** Opening Source material block **

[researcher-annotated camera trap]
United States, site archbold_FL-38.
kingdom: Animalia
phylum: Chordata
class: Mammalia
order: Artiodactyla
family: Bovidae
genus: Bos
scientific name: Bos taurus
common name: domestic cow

** Closing Source material block **

I'd like every record written out exactly as given.

◆ **Output for this exercise**:
[researcher-annotated camera trap]
United States, site archbold_FL-38.
kingdom: Animalia
phylum: Chordata
class: Mammalia
order: Artiodactyla
family: Bovidae
genus: Bos
scientific name: Bos taurus
common name: domestic cow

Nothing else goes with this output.